A few hours after we published a story on the luxury travel a billionaire provided to Supreme Court Justice Clarence Thomas, the email arrived in my inbox.
A reader had tapped out a single sentence on their iPhone and hit send: We should look, it said, at a relative Thomas had taken in and raised as a son. The reader informed me that Harlan Crow, the same politically connected billionaire who had bankrolled the justice’s travels around the globe, had also paid private school tuition for the relative.
My colleagues and I chased down the tip; a key break came when we found direct evidence of the billionaire’s tuition payments in some bankruptcy filings for one of the private schools in question. As we reported in the resulting story a few weeks later, the billionaire had paid roughly $100,000 for private school tuition, essentially a gift of cash to a sitting Supreme Court justice.
Crow’s office told us that he “has long been passionate about the importance of quality education and giving back to those less fortunate.” Thomas didn’t respond to questions for the story. On Friday, the justice acknowledged for the first time in a new financial disclosure filing that he should have publicly reported two free vacations he received from Crow.
At ProPublica, we often discuss the concept of the “maximum story.” It comes up when we’re deciding whether it’s worth spending a chunk of time reporting on a given topic. In gambler’s terms, it translates to what’s the biggest potential payoff of making this bet? What’s the best story, the one most vital to the public, that we might land?

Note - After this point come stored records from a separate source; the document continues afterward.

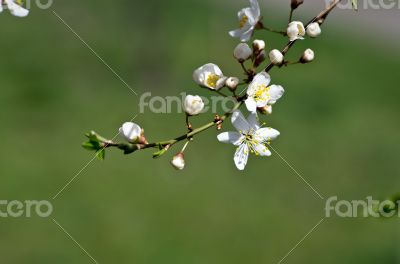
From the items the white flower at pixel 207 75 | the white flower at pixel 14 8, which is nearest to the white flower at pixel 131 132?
the white flower at pixel 207 75

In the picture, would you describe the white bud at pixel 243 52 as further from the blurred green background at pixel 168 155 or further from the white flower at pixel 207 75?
the blurred green background at pixel 168 155

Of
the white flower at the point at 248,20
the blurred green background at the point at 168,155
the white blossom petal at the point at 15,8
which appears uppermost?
the white blossom petal at the point at 15,8

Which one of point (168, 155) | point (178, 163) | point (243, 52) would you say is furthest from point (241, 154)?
point (168, 155)

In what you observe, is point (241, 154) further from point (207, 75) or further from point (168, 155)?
point (168, 155)

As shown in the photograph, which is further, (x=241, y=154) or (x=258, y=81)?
(x=241, y=154)

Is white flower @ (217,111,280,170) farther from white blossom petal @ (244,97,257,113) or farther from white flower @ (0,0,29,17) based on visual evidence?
white flower @ (0,0,29,17)

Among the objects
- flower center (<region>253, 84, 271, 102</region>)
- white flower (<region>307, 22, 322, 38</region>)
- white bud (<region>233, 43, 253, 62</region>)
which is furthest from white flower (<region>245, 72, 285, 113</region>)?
white flower (<region>307, 22, 322, 38</region>)
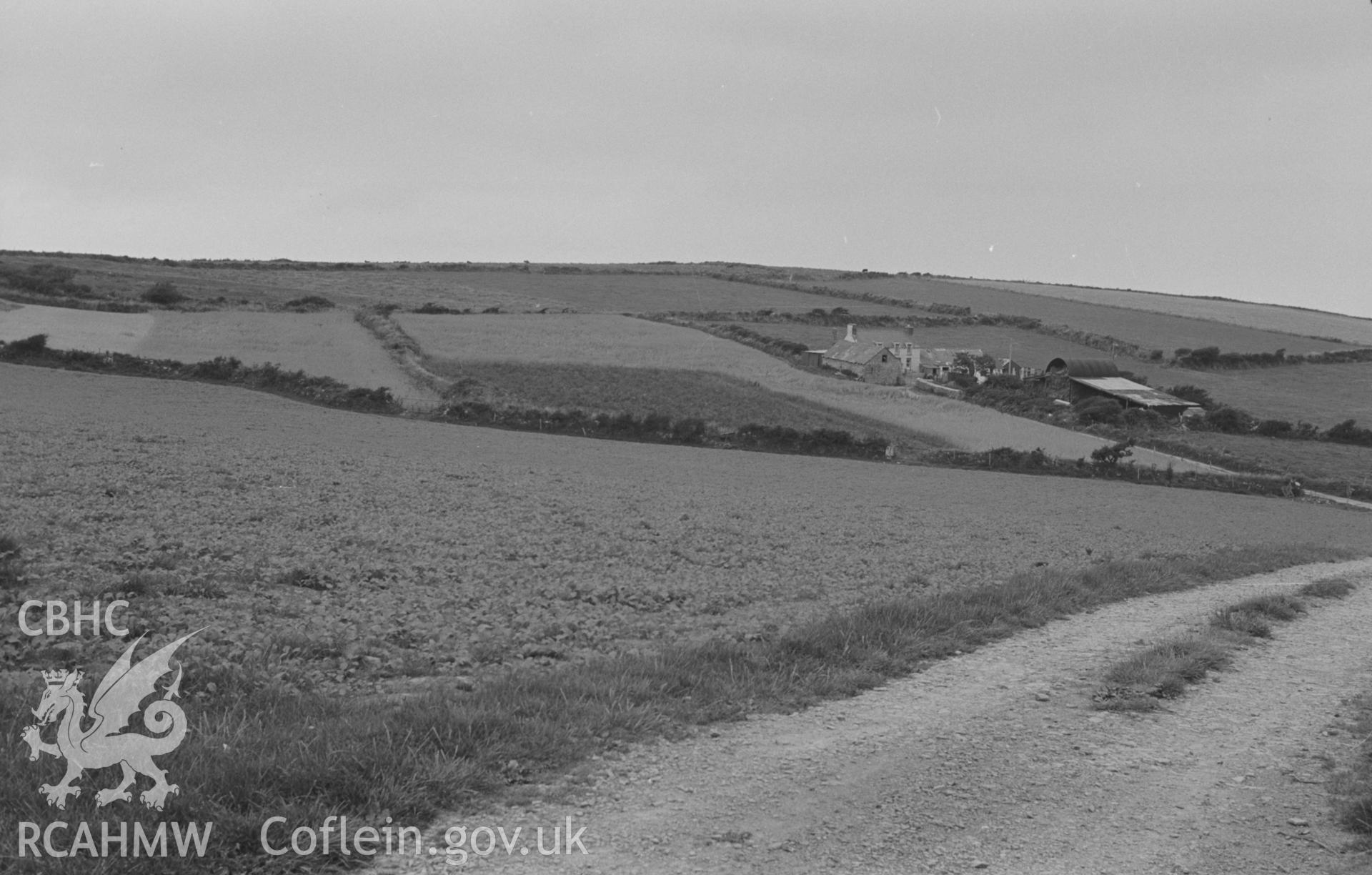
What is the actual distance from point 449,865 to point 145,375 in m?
47.7

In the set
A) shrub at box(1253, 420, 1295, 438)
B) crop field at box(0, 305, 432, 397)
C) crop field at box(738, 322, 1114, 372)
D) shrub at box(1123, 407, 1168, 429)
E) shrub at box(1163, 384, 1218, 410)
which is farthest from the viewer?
crop field at box(738, 322, 1114, 372)

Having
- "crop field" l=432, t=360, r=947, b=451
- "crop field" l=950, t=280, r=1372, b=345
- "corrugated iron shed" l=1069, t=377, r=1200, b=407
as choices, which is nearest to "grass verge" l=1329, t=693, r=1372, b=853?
"crop field" l=432, t=360, r=947, b=451

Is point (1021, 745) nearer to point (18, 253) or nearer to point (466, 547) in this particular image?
point (466, 547)

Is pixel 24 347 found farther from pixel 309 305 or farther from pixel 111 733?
pixel 111 733

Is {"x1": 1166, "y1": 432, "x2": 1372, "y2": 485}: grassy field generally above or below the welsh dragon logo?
above

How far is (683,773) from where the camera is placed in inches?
288

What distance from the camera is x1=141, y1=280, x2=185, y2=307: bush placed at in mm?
70688

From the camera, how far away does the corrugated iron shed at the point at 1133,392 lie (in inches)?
2586

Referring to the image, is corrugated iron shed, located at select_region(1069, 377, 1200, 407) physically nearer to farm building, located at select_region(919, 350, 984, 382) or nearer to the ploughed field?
farm building, located at select_region(919, 350, 984, 382)

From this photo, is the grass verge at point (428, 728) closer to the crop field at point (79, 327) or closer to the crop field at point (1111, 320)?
the crop field at point (79, 327)

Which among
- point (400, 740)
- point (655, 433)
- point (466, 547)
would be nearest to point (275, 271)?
point (655, 433)

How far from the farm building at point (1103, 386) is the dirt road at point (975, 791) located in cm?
5975

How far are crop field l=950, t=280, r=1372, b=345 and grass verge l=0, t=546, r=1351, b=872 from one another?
11124 centimetres

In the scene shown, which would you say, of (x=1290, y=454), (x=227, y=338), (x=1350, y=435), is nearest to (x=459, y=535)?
(x=227, y=338)
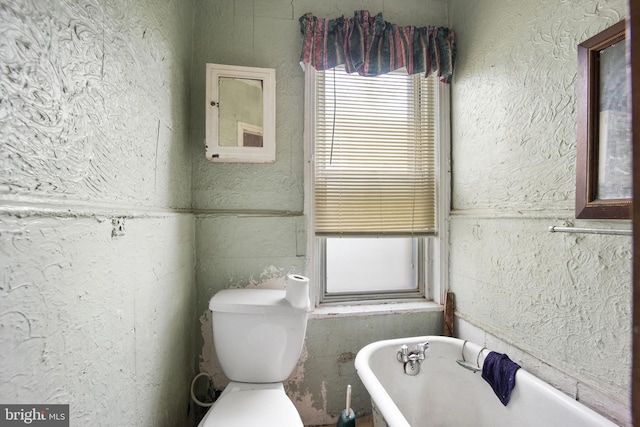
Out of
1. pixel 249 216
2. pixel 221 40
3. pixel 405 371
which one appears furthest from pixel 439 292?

It’s a useful idea, but the truth is the maximum story is often one we can’t even imagine. That was the case with the private school tuition tip. My co-workers and I had spent the previous four months piecing together the luxury travel provided to Thomas, but we had not dreamed that a billionaire was also secretly paying basic living expenses for a justice.
And we never would have thought to look if not for the reader who made the decision to write in with that tip. I’ve been a reporter here at ProPublica for more than 12 years covering politics and business, and every major story I’ve worked on has been propelled forward by tips.
I spent years reporting on how Intuit, the maker of TurboTax, has worked against making tax preparation easier and less costly. When I wrote about misleading marketing tactics by Intuit that cost Americans tax filers billions of dollars, I relied on tips from employees at all levels of the company. Sometimes we heard from executives who attended strategy meetings; other times we heard from customer service reps who were unsettled by what they were being asked to do.
After we published, we heard from hundreds of readers who’d experienced deceptive tactics, and we wrote about that, too. In the end, those stories directly led to a legal settlement that delivered $141 million back to consumers.
Many of my sources need to be anonymous, so I’m somewhat limited in what I can tell you about them. In the past, they’ve included company insiders like the Intuit employees or whistleblowers who have seen something that troubled them. But I’m constantly surprised by what I think of as the hydraulics of information: something heard in a restaurant, seen on the street or mentioned by a relative. Those, too, are often important leads for our reporting.